■ **The task**
Please pick out every line in the data below that contains the word "bleacher", and copy each of those lines.

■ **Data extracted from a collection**

#####

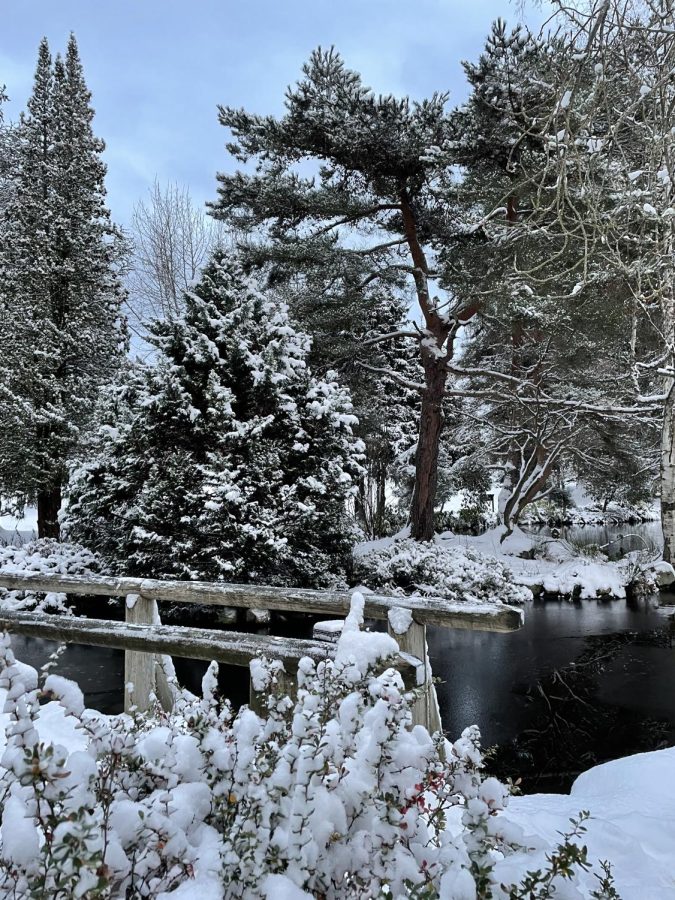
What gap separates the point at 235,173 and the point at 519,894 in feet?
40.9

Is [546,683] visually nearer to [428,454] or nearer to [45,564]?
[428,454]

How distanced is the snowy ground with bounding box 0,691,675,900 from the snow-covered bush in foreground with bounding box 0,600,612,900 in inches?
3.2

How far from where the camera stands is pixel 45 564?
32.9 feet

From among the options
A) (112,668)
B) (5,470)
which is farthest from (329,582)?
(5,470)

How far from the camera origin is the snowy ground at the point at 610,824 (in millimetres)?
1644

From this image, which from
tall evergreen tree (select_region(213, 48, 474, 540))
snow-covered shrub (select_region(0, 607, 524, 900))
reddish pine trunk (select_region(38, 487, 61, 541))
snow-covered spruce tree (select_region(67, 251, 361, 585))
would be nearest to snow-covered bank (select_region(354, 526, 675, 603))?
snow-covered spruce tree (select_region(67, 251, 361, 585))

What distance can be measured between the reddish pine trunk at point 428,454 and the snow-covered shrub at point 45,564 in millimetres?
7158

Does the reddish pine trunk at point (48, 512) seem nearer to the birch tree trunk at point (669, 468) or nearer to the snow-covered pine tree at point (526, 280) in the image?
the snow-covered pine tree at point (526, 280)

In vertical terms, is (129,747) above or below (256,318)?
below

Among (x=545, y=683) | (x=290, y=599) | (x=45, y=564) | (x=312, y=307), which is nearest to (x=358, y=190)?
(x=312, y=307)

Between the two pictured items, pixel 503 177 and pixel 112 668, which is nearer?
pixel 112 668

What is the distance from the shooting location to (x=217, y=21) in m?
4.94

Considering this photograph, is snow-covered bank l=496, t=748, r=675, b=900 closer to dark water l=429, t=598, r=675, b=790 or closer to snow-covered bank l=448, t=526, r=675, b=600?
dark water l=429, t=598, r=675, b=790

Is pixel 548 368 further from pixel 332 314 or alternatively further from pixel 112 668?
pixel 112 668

#####

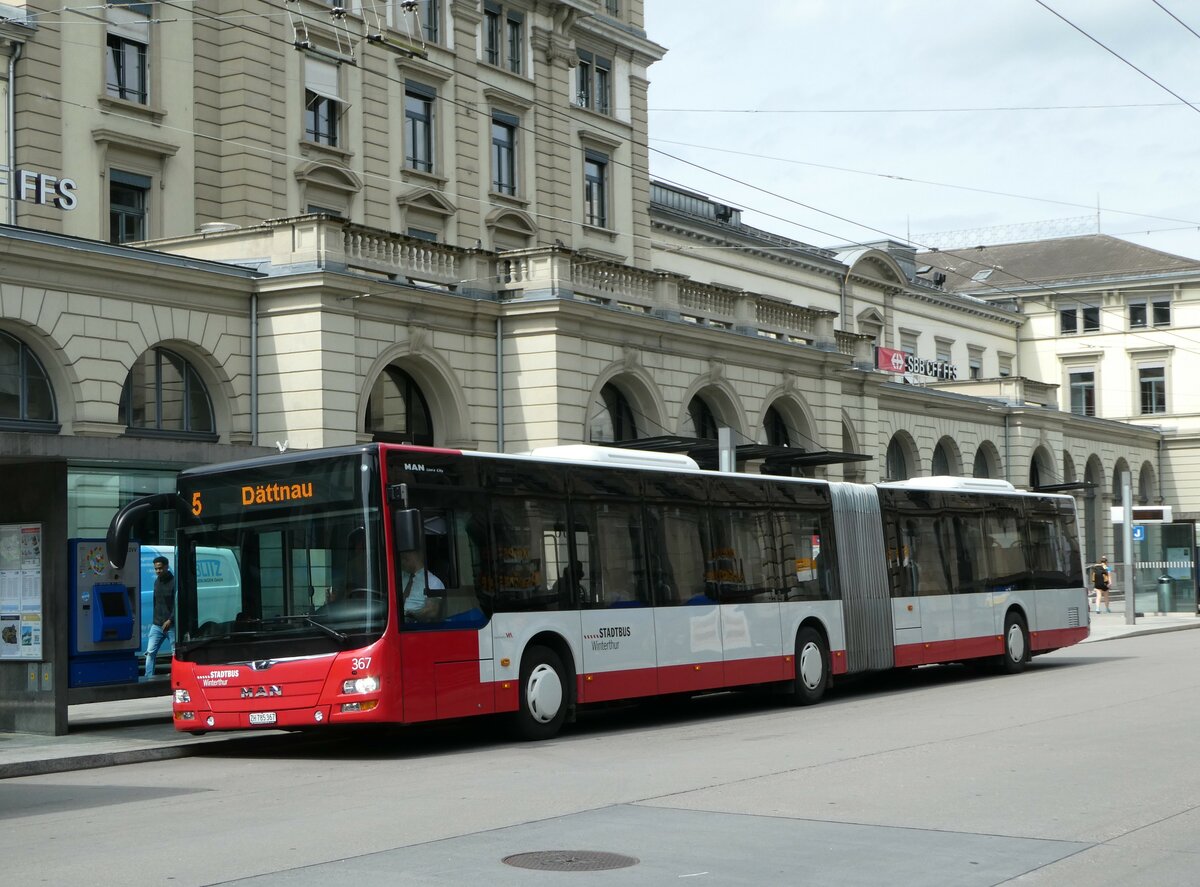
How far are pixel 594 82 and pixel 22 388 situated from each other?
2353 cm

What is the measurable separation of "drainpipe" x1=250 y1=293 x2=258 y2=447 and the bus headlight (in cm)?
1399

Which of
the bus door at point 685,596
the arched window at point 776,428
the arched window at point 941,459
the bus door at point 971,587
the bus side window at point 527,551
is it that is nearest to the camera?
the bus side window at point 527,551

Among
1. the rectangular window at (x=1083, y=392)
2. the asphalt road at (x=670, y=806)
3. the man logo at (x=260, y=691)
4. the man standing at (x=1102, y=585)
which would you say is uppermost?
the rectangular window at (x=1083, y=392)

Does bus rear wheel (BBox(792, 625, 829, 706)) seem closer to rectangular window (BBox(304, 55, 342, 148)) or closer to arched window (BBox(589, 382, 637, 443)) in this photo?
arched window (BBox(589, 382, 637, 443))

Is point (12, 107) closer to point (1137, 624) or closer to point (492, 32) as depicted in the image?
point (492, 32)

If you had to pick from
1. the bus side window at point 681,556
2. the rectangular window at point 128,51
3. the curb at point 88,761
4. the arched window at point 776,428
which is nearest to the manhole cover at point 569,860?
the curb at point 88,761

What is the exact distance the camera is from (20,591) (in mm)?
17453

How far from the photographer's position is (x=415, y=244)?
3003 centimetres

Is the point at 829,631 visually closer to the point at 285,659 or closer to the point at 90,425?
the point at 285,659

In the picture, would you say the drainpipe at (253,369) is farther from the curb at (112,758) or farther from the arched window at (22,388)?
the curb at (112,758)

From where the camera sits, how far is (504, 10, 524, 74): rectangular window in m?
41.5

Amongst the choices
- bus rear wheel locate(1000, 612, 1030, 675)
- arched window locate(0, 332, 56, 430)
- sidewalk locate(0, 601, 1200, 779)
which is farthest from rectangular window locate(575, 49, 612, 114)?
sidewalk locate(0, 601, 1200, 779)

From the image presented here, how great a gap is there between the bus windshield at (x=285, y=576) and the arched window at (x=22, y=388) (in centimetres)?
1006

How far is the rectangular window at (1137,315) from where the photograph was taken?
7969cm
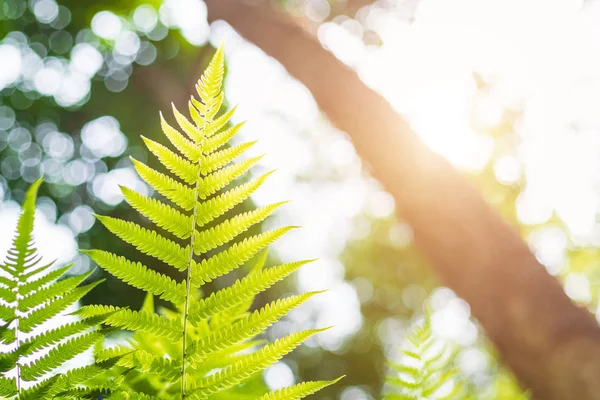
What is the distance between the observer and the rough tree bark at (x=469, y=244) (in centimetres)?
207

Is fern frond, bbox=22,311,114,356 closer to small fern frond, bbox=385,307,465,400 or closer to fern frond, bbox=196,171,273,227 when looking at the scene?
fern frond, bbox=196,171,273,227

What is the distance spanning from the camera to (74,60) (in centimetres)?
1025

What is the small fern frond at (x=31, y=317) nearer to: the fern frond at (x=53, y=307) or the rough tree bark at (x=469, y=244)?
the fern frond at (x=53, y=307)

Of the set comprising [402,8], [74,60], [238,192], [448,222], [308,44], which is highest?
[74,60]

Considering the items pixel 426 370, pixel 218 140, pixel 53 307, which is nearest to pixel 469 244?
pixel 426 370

#####

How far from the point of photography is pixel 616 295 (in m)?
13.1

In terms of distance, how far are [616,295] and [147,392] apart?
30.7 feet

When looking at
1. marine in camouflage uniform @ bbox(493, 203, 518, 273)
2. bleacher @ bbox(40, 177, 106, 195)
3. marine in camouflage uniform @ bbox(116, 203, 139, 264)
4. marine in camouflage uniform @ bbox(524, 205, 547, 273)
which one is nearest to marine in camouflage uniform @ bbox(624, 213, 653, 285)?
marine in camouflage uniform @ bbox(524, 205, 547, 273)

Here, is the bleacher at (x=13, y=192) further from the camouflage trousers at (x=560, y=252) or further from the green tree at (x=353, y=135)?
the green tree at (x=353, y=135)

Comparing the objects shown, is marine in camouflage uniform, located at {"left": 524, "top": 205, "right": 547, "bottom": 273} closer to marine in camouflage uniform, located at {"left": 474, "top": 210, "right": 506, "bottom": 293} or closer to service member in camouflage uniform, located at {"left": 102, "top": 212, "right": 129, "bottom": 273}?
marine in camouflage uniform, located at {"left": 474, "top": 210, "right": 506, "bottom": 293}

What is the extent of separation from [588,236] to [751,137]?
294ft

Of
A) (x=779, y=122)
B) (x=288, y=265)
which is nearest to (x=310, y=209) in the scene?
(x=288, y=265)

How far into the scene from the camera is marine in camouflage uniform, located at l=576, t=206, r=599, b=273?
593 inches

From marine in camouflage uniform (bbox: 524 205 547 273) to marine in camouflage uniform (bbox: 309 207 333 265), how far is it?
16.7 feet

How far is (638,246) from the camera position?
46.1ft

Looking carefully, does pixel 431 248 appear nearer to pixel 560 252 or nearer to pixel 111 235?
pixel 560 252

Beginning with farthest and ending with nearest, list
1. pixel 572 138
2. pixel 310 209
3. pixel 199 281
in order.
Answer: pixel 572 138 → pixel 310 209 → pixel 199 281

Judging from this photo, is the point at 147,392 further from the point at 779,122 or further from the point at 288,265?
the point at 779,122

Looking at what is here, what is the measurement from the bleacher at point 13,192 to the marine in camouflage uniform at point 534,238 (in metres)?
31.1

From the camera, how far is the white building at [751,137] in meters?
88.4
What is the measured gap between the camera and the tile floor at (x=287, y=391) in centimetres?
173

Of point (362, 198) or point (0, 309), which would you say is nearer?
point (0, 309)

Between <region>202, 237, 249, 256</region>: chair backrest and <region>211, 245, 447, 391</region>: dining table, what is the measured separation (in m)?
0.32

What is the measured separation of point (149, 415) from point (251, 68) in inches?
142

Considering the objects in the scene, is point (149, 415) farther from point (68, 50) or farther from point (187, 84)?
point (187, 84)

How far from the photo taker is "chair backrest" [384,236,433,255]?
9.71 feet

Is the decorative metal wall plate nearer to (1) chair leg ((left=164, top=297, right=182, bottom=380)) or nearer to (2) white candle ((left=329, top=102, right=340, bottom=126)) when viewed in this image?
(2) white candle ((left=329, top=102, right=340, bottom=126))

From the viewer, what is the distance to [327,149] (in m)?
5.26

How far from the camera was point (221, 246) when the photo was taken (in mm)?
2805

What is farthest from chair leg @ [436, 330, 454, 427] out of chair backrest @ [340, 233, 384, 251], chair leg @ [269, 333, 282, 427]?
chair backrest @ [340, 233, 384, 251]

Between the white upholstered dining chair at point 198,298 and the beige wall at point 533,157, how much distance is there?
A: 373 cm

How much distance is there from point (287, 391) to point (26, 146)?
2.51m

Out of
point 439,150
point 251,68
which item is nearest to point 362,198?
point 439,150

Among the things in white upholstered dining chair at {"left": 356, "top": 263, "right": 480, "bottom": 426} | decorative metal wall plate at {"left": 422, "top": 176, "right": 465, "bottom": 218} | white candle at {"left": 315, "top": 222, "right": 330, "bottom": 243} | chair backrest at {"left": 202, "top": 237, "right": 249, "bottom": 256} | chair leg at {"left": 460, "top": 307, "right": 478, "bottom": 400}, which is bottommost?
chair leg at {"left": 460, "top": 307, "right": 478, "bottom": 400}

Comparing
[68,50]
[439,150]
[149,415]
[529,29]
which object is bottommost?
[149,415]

#####

■ **Answer to this problem**
2. bleacher @ bbox(40, 177, 106, 195)
Here, is the bleacher at (x=13, y=192) further from the camouflage trousers at (x=560, y=252) or further from the green tree at (x=353, y=135)?
Looking at what is here, what is the measurement from the bleacher at point 13,192 to the marine in camouflage uniform at point 534,238 (in metres)?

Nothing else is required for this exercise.